My first real friend, my first chosen friend, was Phillip Kent. He lived across the street from me in Atlanta and was the youngest of four boys. His brothers were high school aged and older when we were in third grade. His mother liked to say he was a “blessing.” I agreed.
We moved from “the apartment” to the house across the street from the Kents and Phillip introduced me to the joy and wonder of the creek. The creek was a small stream that ran behind his house bordered by banks about a foot high. In the spring it was full of pinchy crawdads and tadpoles as big as Tootsie Pops. We would kneel on the side and scoop the life out of it, capturing wonder in Mason jars. When the weather grew warmer we would stand bare legged, water half way up our shins and watch critters swim under the water and rest on top.
My mother would rant and rail against the Georgia clay ground into my clothes on my adventures with Phillip. “Stay out of that creek!” she would shout, though we both knew it was for not. Before there was Phillip I had hosted tea parties and taught school with a legion of stuffed animals. I can’t imagine now what I had to offer him, though he would take a place at the tea table on occasion. Besides the creek and all it had to offer he tutored me in kick ball and won us a place in a pack of older kids who roamed the neighborhood.
Phillip and I planned rock concerts for our parents, who sat politely in folding chairs while we showed them treasures from our rock collections. We spent the night at each other’s houses to the delight of his older brothers who hoped we were setting precedent. Near the end of the third grade we were allowed to walk home from school together.
It was a few blocks, five at most, made longer by having to cross at the light and come around “the long way.” It was a hard-won battle and we were sworn to cross with the guard at the busy street. Mostly we did, but on days that we lingered on the playground after school, we would walk the winding road that led to a path through a wooded area that backed up to our street. The shortcut covered our naughtiness.
On a day without a cloud in the sky we decided to take the shorter route. We ambled along the empty road until it spit us out at the edge of the busy street. This side street was just over a crest in a hill and we sprinted across, exuberant in our deception.

Records provided.
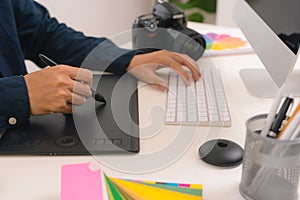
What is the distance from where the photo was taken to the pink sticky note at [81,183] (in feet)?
2.01

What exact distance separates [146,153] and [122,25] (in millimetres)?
1717

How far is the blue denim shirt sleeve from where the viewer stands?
0.78m

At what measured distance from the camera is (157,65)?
105 centimetres

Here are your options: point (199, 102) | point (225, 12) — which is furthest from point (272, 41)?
point (225, 12)

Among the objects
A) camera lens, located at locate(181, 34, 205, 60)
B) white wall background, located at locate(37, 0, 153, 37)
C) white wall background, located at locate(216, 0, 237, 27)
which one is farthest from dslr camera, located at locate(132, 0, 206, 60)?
white wall background, located at locate(216, 0, 237, 27)

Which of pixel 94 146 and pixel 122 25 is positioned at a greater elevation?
pixel 94 146

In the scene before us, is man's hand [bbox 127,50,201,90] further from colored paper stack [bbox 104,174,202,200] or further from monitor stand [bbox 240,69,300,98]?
colored paper stack [bbox 104,174,202,200]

Your task.
Continue the childhood memoir about Phillip Kent, starting right after its last sentence, where the two children sprint across the busy street.

Response.
I was just in front of Phillip so I cannot explain the clear image that I hold in my head of his body as it flew over ten feet in the air after being hit by the car. I have no memory of the sound of the wheels as they skidded to stop or the impact of the car when it hit him. I cannot remember a single detail about the car or the woman who was driving it. I did turn back to see the papers from his notebook raining down around him.
I do remember the woods and the trees, some no larger than sticks, as they blurred by in my peripheral vision. I remember the pounding of my heart and the stitch in my side as I ran across the lawns of our neighbors, home, to tell my mother that Phillip was hurt.
I burst through the front door screaming, “Mom, Mom! Phillip was hit by a car – you have to come!” She did not say a word, but grabbed her keys and drove right to the spot, the spot that she must have worried over the dozens of times we walked home uneventfully.
In the few minutes that it took us to drive there, neither of us spoke a word. Just as we arrived one of Phillip’s brothers came running down the street, his arms held wide, screaming his name. There was a crowd and then there was the ambulance.
He was in the hospital for months. A ruptured spleen, countless broken bones, a collapsed lung. He would miss the rest of the school year, but he would live. “I heard she was driving too fast.” “The children weren’t supposed to be walking home that way.” “I heard she swerved to miss Trish.” The women of the neighborhood whispered in clusters on the curbs of our street.
At the beginning of summer vacation my mother took me on a trip to see one of our friends. On the day we bought matching clogs she told me that my parents were getting a divorce and that it was not my fault.
Phillip was not out of the hospital before we moved. I did not see him again until I was in college, back in Atlanta for a visit. He was a man I did not recognize and some of the old neighbors said he never really recovered after the accident. He was my first friend and that day in the woods I am not sure if I was chasing it or if it was chasing me, but that was the first time I felt death in my presence and we were there both breathing hard.